WORKING DATA:

* START *

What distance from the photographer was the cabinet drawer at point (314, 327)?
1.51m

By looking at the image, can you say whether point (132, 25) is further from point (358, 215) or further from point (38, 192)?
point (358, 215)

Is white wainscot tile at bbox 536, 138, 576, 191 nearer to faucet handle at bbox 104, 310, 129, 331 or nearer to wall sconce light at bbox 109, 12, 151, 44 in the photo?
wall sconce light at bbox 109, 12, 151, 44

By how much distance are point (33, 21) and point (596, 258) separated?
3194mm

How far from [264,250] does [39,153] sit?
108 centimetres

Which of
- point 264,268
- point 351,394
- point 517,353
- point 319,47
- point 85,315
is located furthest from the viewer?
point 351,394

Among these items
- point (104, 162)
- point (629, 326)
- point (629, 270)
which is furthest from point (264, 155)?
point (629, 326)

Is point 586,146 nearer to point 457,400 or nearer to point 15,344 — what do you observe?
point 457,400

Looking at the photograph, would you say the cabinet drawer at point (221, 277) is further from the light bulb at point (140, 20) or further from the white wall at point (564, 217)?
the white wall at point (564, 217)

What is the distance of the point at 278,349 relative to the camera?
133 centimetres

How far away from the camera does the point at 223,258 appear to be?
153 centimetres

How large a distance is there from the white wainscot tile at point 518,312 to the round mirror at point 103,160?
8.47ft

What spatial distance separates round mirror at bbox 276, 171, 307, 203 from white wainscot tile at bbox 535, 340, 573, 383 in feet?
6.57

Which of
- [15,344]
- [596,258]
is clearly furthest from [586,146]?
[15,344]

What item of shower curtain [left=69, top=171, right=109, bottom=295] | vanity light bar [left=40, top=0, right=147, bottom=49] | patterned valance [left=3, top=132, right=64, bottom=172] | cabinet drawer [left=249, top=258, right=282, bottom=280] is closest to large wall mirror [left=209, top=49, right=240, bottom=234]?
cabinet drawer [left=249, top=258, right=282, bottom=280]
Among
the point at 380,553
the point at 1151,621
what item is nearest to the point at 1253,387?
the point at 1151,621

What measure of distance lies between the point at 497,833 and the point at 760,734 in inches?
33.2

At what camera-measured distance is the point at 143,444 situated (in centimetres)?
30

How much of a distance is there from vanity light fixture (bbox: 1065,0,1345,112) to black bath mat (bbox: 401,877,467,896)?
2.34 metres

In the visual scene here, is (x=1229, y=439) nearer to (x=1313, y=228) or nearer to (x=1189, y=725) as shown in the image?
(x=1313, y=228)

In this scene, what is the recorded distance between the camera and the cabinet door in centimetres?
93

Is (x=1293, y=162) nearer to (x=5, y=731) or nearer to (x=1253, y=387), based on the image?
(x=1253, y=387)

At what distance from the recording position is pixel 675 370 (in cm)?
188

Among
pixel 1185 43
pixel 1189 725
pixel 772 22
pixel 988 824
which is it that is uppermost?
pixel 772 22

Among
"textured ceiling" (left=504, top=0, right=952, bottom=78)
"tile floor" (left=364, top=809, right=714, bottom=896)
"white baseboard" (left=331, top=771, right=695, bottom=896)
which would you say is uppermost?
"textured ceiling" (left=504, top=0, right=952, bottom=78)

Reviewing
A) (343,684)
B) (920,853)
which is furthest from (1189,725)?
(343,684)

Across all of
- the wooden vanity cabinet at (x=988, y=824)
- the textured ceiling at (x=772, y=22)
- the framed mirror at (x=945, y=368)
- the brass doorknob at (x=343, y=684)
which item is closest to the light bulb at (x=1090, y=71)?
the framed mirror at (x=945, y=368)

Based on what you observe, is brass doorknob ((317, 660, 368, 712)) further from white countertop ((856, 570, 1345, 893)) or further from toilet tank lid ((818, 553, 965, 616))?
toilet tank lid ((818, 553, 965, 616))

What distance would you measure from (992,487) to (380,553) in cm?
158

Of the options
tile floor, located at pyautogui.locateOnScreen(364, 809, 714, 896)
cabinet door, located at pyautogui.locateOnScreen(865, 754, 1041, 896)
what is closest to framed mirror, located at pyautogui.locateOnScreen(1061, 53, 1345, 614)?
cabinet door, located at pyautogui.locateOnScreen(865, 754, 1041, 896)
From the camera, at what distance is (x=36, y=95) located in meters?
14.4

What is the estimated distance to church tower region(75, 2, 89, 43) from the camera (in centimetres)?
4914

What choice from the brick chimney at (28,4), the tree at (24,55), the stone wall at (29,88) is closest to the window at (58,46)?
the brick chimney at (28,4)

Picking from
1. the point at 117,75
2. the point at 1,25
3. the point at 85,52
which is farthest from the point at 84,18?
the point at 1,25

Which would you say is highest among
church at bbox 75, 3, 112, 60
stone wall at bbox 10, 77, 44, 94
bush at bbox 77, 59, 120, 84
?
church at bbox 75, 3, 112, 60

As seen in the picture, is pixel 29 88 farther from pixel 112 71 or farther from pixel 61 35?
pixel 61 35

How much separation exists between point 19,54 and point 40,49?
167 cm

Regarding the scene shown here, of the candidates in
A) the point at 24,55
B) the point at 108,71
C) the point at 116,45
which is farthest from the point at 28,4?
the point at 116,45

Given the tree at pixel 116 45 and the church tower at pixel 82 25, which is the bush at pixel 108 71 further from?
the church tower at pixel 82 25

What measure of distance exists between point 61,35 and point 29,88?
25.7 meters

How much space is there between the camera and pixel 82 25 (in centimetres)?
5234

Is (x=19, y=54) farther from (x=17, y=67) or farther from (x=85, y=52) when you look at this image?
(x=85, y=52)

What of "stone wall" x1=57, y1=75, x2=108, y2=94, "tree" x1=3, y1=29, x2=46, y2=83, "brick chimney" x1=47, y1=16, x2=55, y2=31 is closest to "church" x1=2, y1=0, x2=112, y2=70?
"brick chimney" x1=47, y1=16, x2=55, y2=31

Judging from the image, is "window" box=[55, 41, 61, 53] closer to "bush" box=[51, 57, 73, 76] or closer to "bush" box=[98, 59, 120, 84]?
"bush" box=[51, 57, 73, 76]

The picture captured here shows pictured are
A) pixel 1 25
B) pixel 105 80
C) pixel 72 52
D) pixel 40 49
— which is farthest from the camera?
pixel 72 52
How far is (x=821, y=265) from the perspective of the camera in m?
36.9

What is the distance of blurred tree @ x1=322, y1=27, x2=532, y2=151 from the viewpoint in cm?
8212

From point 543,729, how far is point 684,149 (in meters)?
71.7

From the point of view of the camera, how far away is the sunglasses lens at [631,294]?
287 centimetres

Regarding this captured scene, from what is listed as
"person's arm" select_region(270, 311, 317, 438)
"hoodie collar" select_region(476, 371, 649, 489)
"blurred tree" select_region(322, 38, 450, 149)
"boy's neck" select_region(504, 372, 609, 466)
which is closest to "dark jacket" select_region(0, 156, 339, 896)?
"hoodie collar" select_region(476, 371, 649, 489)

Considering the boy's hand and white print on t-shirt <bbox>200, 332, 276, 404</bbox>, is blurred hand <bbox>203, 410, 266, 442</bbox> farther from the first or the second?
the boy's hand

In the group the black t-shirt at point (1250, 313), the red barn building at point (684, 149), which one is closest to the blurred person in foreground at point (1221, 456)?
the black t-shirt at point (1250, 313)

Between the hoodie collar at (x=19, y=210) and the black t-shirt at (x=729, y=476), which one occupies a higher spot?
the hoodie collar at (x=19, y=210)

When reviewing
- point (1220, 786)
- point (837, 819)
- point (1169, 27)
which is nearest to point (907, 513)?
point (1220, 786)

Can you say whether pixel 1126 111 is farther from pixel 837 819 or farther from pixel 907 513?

* END *

Convert every line of the records above into a JSON list of strings, one string per line, and omit the blank lines.

[
  "What distance from the photographer was the cabinet drawer at point (314, 327)?",
  "1.51m",
  "By looking at the image, can you say whether point (132, 25) is further from point (358, 215) or further from point (38, 192)?",
  "point (358, 215)",
  "Is white wainscot tile at bbox 536, 138, 576, 191 nearer to faucet handle at bbox 104, 310, 129, 331 or nearer to wall sconce light at bbox 109, 12, 151, 44 in the photo?",
  "wall sconce light at bbox 109, 12, 151, 44",
  "By how much distance are point (33, 21) and point (596, 258) separated?",
  "3194mm",
  "How far from [264,250] does [39,153] sit?",
  "108 centimetres",
  "Which of",
  "- point 264,268",
  "- point 351,394",
  "- point 517,353",
  "- point 319,47",
  "- point 85,315",
  "is located furthest from the viewer?",
  "point 351,394",
  "Among these items",
  "- point (104, 162)",
  "- point (629, 326)",
  "- point (629, 270)",
  "which is furthest from point (264, 155)?",
  "point (629, 326)",
  "Is point 586,146 nearer to point 457,400 or nearer to point 15,344 — what do you observe?",
  "point 457,400",
  "Looking at the photograph, would you say the cabinet drawer at point (221, 277) is further from the light bulb at point (140, 20) or further from the white wall at point (564, 217)?",
  "the white wall at point (564, 217)",
  "What is the distance of the point at 278,349 relative to the camera?",
  "133 centimetres",
  "How far away from the camera does the point at 223,258 appear to be?",
  "153 centimetres",
  "How large a distance is there from the white wainscot tile at point 518,312 to the round mirror at point 103,160?",
  "8.47ft",
  "What spatial distance separates round mirror at bbox 276, 171, 307, 203 from white wainscot tile at bbox 535, 340, 573, 383 in feet?",
  "6.57",
  "Which of",
  "- [15,344]",
  "- [596,258]",
  "is clearly furthest from [586,146]?",
  "[15,344]",
  "What item of shower curtain [left=69, top=171, right=109, bottom=295] | vanity light bar [left=40, top=0, right=147, bottom=49] | patterned valance [left=3, top=132, right=64, bottom=172] | cabinet drawer [left=249, top=258, right=282, bottom=280] is closest to large wall mirror [left=209, top=49, right=240, bottom=234]?",
  "cabinet drawer [left=249, top=258, right=282, bottom=280]",
  "Among",
  "the point at 380,553",
  "the point at 1151,621",
  "what item is nearest to the point at 1253,387?",
  "the point at 1151,621",
  "What measure of distance lies between the point at 497,833 and the point at 760,734 in inches?",
  "33.2",
  "At what camera-measured distance is the point at 143,444 situated (in centimetres)?",
  "30",
  "How much of a distance is there from vanity light fixture (bbox: 1065,0,1345,112) to black bath mat (bbox: 401,877,467,896)?",
  "2.34 metres",
  "In the visual scene here, is (x=1229, y=439) nearer to (x=1313, y=228) or nearer to (x=1189, y=725) as shown in the image?",
  "(x=1313, y=228)",
  "In this scene, what is the recorded distance between the camera and the cabinet door in centimetres?",
  "93",
  "Is (x=1293, y=162) nearer to (x=5, y=731) or nearer to (x=1253, y=387), based on the image?",
  "(x=1253, y=387)",
  "At what distance from the recording position is pixel 675 370 (in cm)?",
  "188",
  "Among",
  "pixel 1185 43",
  "pixel 1189 725",
  "pixel 772 22",
  "pixel 988 824",
  "which is it that is uppermost?",
  "pixel 772 22",
  "Among",
  "\"textured ceiling\" (left=504, top=0, right=952, bottom=78)",
  "\"tile floor\" (left=364, top=809, right=714, bottom=896)",
  "\"white baseboard\" (left=331, top=771, right=695, bottom=896)",
  "which would you say is uppermost?",
  "\"textured ceiling\" (left=504, top=0, right=952, bottom=78)",
  "Reviewing",
  "A) (343,684)",
  "B) (920,853)",
  "which is furthest from (1189,725)?",
  "(343,684)",
  "Across all of",
  "- the wooden vanity cabinet at (x=988, y=824)",
  "- the textured ceiling at (x=772, y=22)",
  "- the framed mirror at (x=945, y=368)",
  "- the brass doorknob at (x=343, y=684)",
  "which item is closest to the light bulb at (x=1090, y=71)?",
  "the framed mirror at (x=945, y=368)",
  "Based on what you observe, is brass doorknob ((317, 660, 368, 712)) further from white countertop ((856, 570, 1345, 893)) or further from toilet tank lid ((818, 553, 965, 616))?",
  "toilet tank lid ((818, 553, 965, 616))",
  "What distance would you measure from (992,487) to (380,553) in cm?",
  "158",
  "Of the options",
  "tile floor, located at pyautogui.locateOnScreen(364, 809, 714, 896)",
  "cabinet door, located at pyautogui.locateOnScreen(865, 754, 1041, 896)",
  "what is closest to framed mirror, located at pyautogui.locateOnScreen(1061, 53, 1345, 614)?",
  "cabinet door, located at pyautogui.locateOnScreen(865, 754, 1041, 896)",
  "From the camera, at what distance is (x=36, y=95) located in meters?",
  "14.4",
  "What is the estimated distance to church tower region(75, 2, 89, 43) from the camera (in centimetres)?",
  "4914",
  "What choice from the brick chimney at (28,4), the tree at (24,55), the stone wall at (29,88) is closest to the window at (58,46)?",
  "the brick chimney at (28,4)",
  "Picking from",
  "1. the point at 117,75",
  "2. the point at 1,25",
  "3. the point at 85,52",
  "which is farthest from the point at 84,18?",
  "the point at 1,25",
  "Which would you say is highest among",
  "church at bbox 75, 3, 112, 60",
  "stone wall at bbox 10, 77, 44, 94",
  "bush at bbox 77, 59, 120, 84",
  "?",
  "church at bbox 75, 3, 112, 60",
  "As seen in the picture, is pixel 29 88 farther from pixel 112 71 or farther from pixel 61 35?",
  "pixel 61 35",
  "How much separation exists between point 19,54 and point 40,49?",
  "167 cm",
  "Regarding the scene shown here, of the candidates in",
  "A) the point at 24,55",
  "B) the point at 108,71",
  "C) the point at 116,45",
  "which is farthest from the point at 28,4?",
  "the point at 116,45",
  "Given the tree at pixel 116 45 and the church tower at pixel 82 25, which is the bush at pixel 108 71 further from?",
  "the church tower at pixel 82 25",
  "What measure of distance exists between point 61,35 and point 29,88?",
  "25.7 meters",
  "How much space is there between the camera and pixel 82 25 (in centimetres)?",
  "5234",
  "Is (x=19, y=54) farther from (x=17, y=67) or farther from (x=85, y=52) when you look at this image?",
  "(x=85, y=52)",
  "What of \"stone wall\" x1=57, y1=75, x2=108, y2=94, \"tree\" x1=3, y1=29, x2=46, y2=83, \"brick chimney\" x1=47, y1=16, x2=55, y2=31 is closest to \"church\" x1=2, y1=0, x2=112, y2=70?",
  "\"brick chimney\" x1=47, y1=16, x2=55, y2=31",
  "Judging from the image, is \"window\" box=[55, 41, 61, 53] closer to \"bush\" box=[51, 57, 73, 76] or closer to \"bush\" box=[98, 59, 120, 84]?",
  "\"bush\" box=[51, 57, 73, 76]",
  "The picture captured here shows pictured are",
  "A) pixel 1 25",
  "B) pixel 105 80",
  "C) pixel 72 52",
  "D) pixel 40 49",
  "— which is farthest from the camera?",
  "pixel 72 52",
  "How far is (x=821, y=265) from the perspective of the camera in m?",
  "36.9",
  "What is the distance of blurred tree @ x1=322, y1=27, x2=532, y2=151 from the viewpoint in cm?",
  "8212",
  "From point 543,729, how far is point 684,149 (in meters)?",
  "71.7",
  "From the point of view of the camera, how far away is the sunglasses lens at [631,294]?",
  "287 centimetres",
  "Regarding this captured scene, from what is listed as",
  "\"person's arm\" select_region(270, 311, 317, 438)",
  "\"hoodie collar\" select_region(476, 371, 649, 489)",
  "\"blurred tree\" select_region(322, 38, 450, 149)",
  "\"boy's neck\" select_region(504, 372, 609, 466)",
  "which is closest to \"dark jacket\" select_region(0, 156, 339, 896)?",
  "\"hoodie collar\" select_region(476, 371, 649, 489)",
  "Considering the boy's hand and white print on t-shirt <bbox>200, 332, 276, 404</bbox>, is blurred hand <bbox>203, 410, 266, 442</bbox> farther from the first or the second?",
  "the boy's hand",
  "In the group the black t-shirt at point (1250, 313), the red barn building at point (684, 149), which one is closest to the blurred person in foreground at point (1221, 456)?",
  "the black t-shirt at point (1250, 313)",
  "Between the hoodie collar at (x=19, y=210) and the black t-shirt at (x=729, y=476), which one occupies a higher spot?",
  "the hoodie collar at (x=19, y=210)",
  "When reviewing",
  "- point (1220, 786)",
  "- point (837, 819)",
  "- point (1169, 27)",
  "which is nearest to point (907, 513)?",
  "point (1220, 786)",
  "Can you say whether pixel 1126 111 is farther from pixel 837 819 or farther from pixel 907 513?"
]